Prior to embarking on the full-scale project, the consortium plans to conduct a pilot project, specifics of which it is currently formulating. The project will use the 16,000-sample collection and "poke at this resource in a strategic way so that we can get some initially exciting scientific information from it, and we can demonstrate that the tissues are fully viable for sequencing," Haussler said. "One of the goals of the pilot is to absolutely demonstrate that there is no obstacle other than the need for cheap [sequencing] technology, that we can get the DNA information that we need from these samples."

[ pagebreak ]

The scientists plan to start the pilot as soon as possible, using sequencing technologies available at that time — which could be any of today's technologies, or a mix of them, Haussler said.

Sequencing for the pilot could be provided by the genome sequencing center at UCSC, which currently houses Applied Biosystems SOLiD and Roche/454 platforms, and is in the process of installing an Illumina Genome Analyzer (see In Sequence 10/27/2009).

In addition, Haussler said, the comparative genomics lab at the Institute of Molecular and Cell Biology in Singapore — co-headed by Nobel laureate Sydney Brenner, who is also a participant in the Genome 10K project — may provide some sequencing capacity, and others are also interested in participating in the pilot.

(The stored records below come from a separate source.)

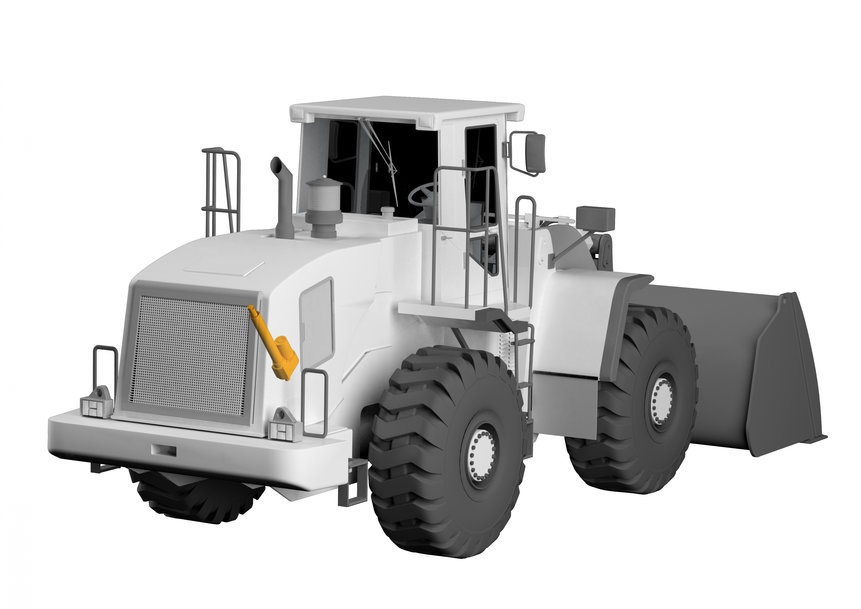 Ewellix launches smart actuator with extended functionality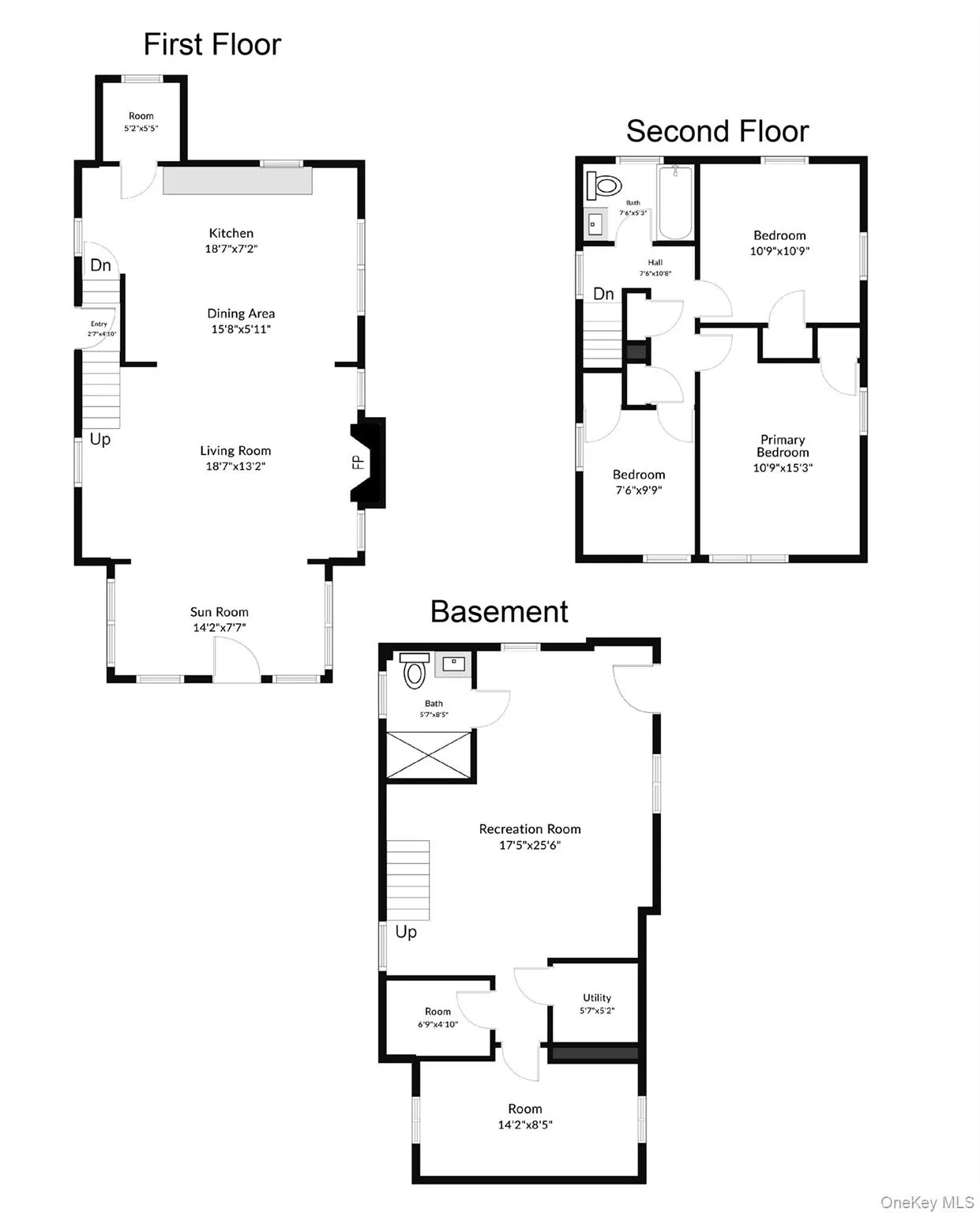 Floor Plan Floor Plan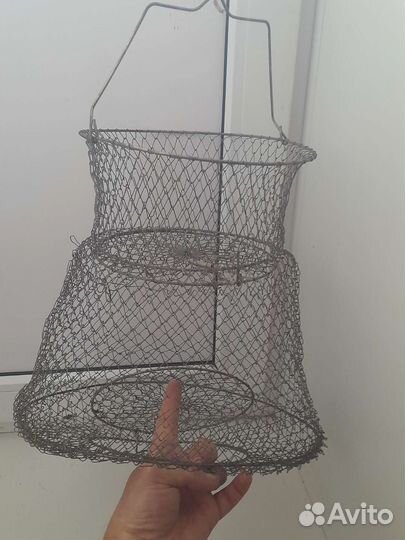 Для рыбалки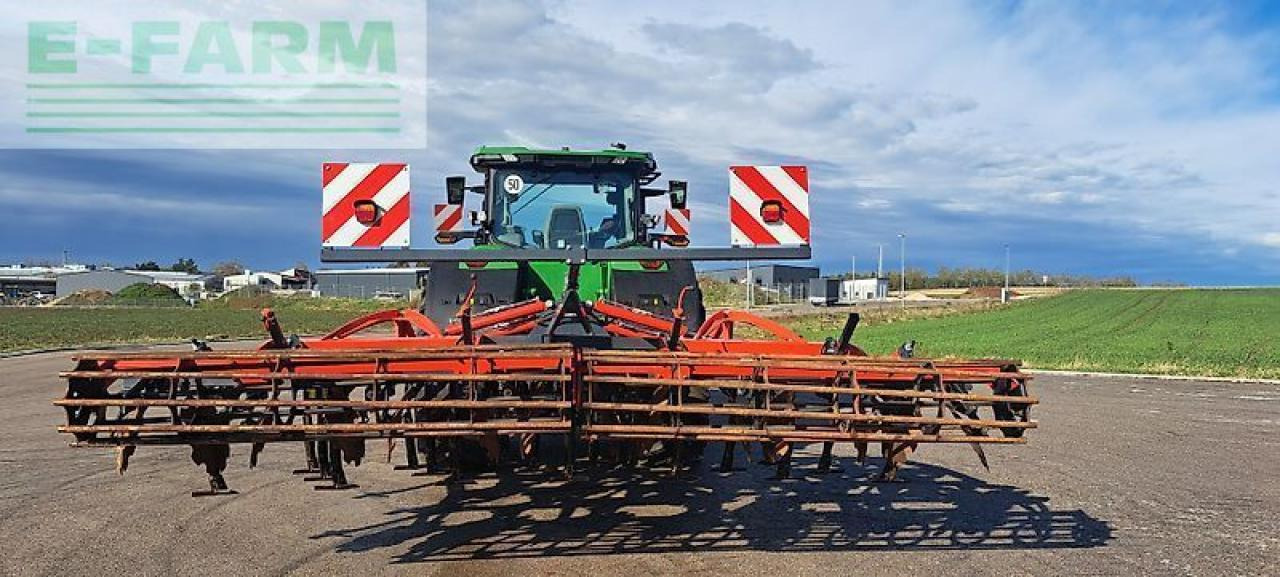 Saphir tine star 527 s profi - Kultivátor: 4 kép. Saphir tine star 527 s profi - Kultivátor: 4 kép.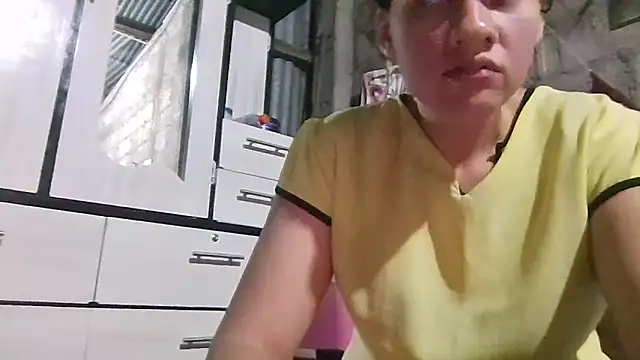 jessy2000ns - Jessy2000NS's free webcam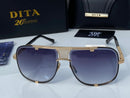 DITA MACH-SIX SUNGLASSES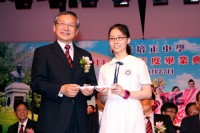 IMG_6357.JPG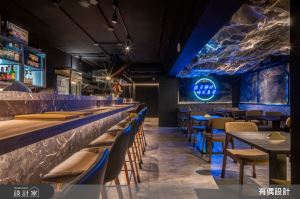 有偶室內裝修股份有限公司 案例圖4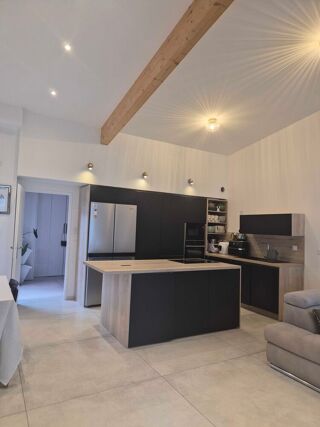 Maison à vendre 5 pièces 105 m²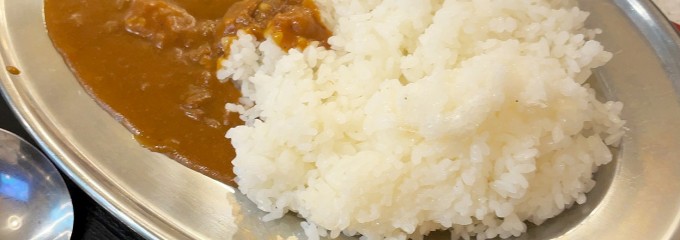 狛江食堂ニュースター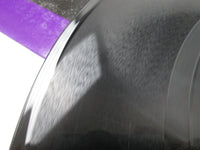 Load image into Gallery viewer, Brigitte Fontaine Comme À La Radio YZ-142-SH with OBI Japan LP Vinyl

What is likely going to be more challenging than sequencing 10,000 vertebrate genomes is to analyze the data, according to Haussler. "It's certainly a much bigger project than anything we have tackled before," he said. For example, comparing just the 44 vertebrate genomes currently in the UCSC Genome Browser "completely maxes out our computational capabilities, which are substantial," and that include a compute farm with several thousand CPUs.

Doing the same with 10,000 genomes will be impossible, he said, and the scientists will have to come up with new analysis methods. "You have to organize [each piece of DNA] according to the phylogenetic relationship among the species, and you have to build a system that allows for any comparison to be made dynamically and quickly," Haussler said.

Finally, correlating genetic differences with phenotypic traits will provide work for decades of research to come, according to Haussler. "We expect to lay the foundation for that work, we do not expect to complete that aspect of the project," he said. "That's not part of the mandate — otherwise it would be a 100-year project."